Bienteveo
«Nada es eterno pero hay cosas que lo parecen, por eso cuando vemos el sol luminosísimo sobre el mar azul y brillante nos parece imposible que la tormenta que se vislumbra en el horizonte nos vaya a alcanzar jamás»
Pasé el confinamiento junto al mar, en una casa muy por encima de mis posibilidades que miraba a África y al cabo Espartel desde lo alto de una ladera rocosa con olor a pino, jara y aire salado, cerca de Zahara de los Atunes. Al atardecer se encendía la linterna del faro de la punta de Gracia y nos intentábamos aprender la cadencia de su luz intermitente sin poner demasiado empeño. Recuerdo las noches cálidas y oscuras de cielo estrellado, con las luces de Tánger al fondo. Y el silencio. Un silencio que nos acompañaba siempre junto al rumor incesante de las olas. A veces, de madrugada, oíamos desde la cama el canto claro y fuerte del ruiseñor a través de la ventana abierta. Otras, el levante furioso, desatado, que zarandeaba árboles y levantaba la arena de la playa sin descanso, ocupándolo todo.
Tardé una semana en hacer la primera foto. Las vistas desde la casa eran preciosas, pero tendemos a acostumbrarnos a la belleza –o por lo menos yo lo hago con muchísima naturalidad– y me costó arrancar. Una vez que empecé ya no paré; tomaba fotos todos los días, en distintos momentos: al amanecer, al mediodía, por la tarde, durante la puesta de sol, de noche. Algunas mañanas era lo primero que hacía al abrir un ojo, bien temprano: coger la cámara y salir descalza persiguiendo una composición a partir de las nubes fantásticas del Estrecho, que eran las que mandaban siempre sobre el encuadre.
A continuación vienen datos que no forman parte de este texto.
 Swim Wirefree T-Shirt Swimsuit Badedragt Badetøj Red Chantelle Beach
Me di cuenta de que a través del objetivo era capaz de apreciar mejor la maravilla que me rodeaba. No solo la disfrutaba; también la veía. Sin la cámara había estado poco atenta.
A veces la vida –a través de una tía generosa, en este caso– te deja un regalo delicado y raro sobre el regazo. Los dos meses que pasamos allí los vivimos como una especie de sueño del que despertábamos a menudo avergonzados porque sabíamos que lo que había a nuestro alrededor era en realidad una pesadilla. El mundo se derrumbaba a solo unos kilómetros de nosotros pero, por alguna razón, se nos había concedido una tregua, un tiempo de paz, un paréntesis. Me alegra pensar que puedo mirar atrás segura de que aprovechamos cada minuto de aire libre, cada ratito de sol en la cara, cada momento los cuatro juntos. Es inútil flagelarse por la buena suerte cuando nos toca porque nada es eterno y, además, qué sé yo de lo que me aguarda a la vuelta de la esquina.
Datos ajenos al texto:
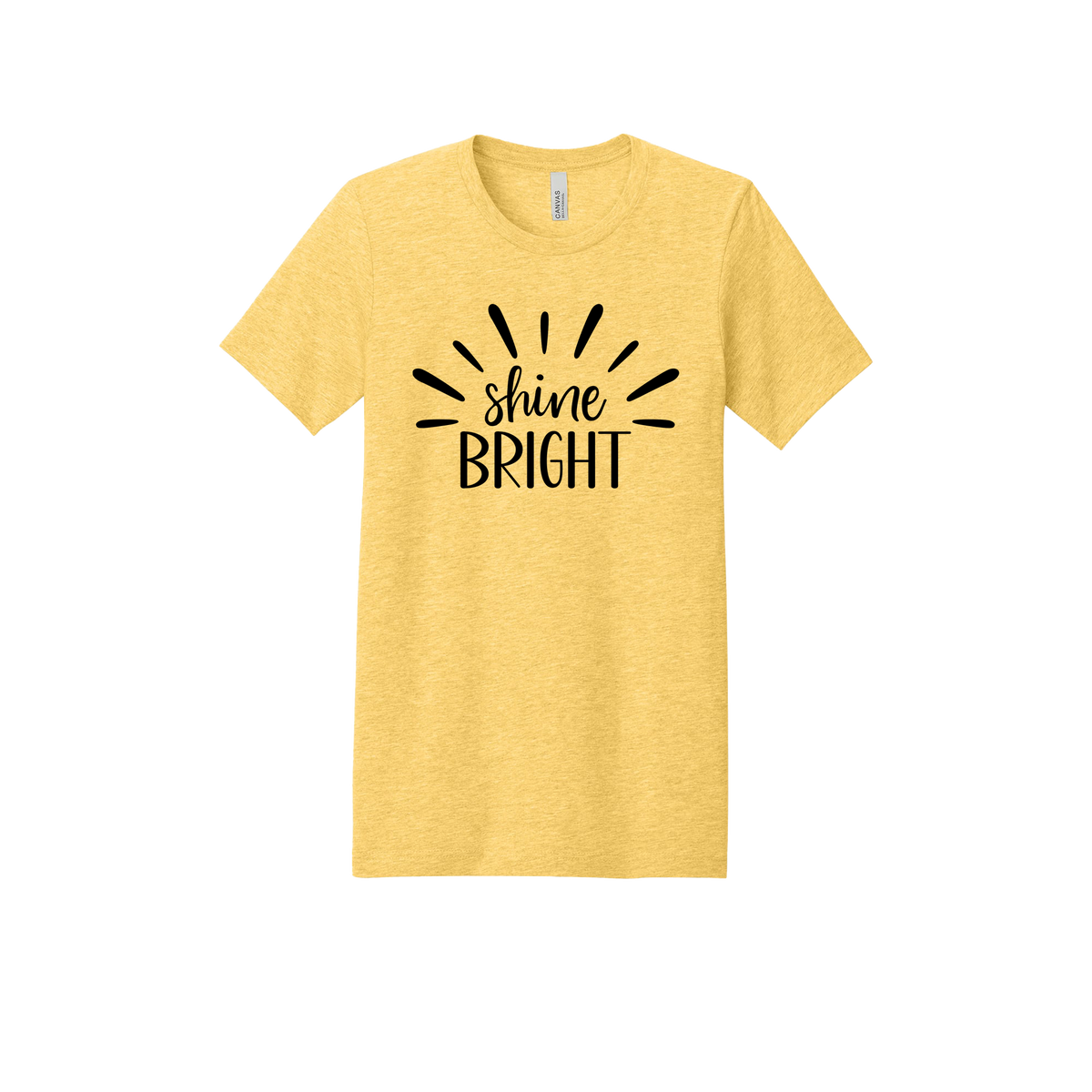 Shine Bright Apparel design on youth tee in yellow gold, front view.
Porque nada es eterno pero hay cosas que lo parecen, por eso cuando vemos el sol luminosísimo sobre el mar azul y brillante nos parece imposible que la tormenta que se vislumbra en el horizonte nos vaya a alcanzar jamás. Aunque lo sabemos, no nos lo terminamos de creer. Como tampoco nos terminamos de creer que mañana será otro día cuando nos encontramos sumidos en la tristeza más profunda. No sé si la capacidad para ver con cierta distancia los estados de ánimo en los que nos vemos envueltos nos la va concediendo la edad. En cualquier caso, a mí es algo que siempre me ha costado mucho dominar, por eso me parece tan sorprendente que el haberme pasado dos meses haciendo fotos al mar por puro placer haya terminado ayudándome a aceptar de una forma más serena que nada es para siempre. Ni siquiera las penas. O, más bien, sobre todo las penas.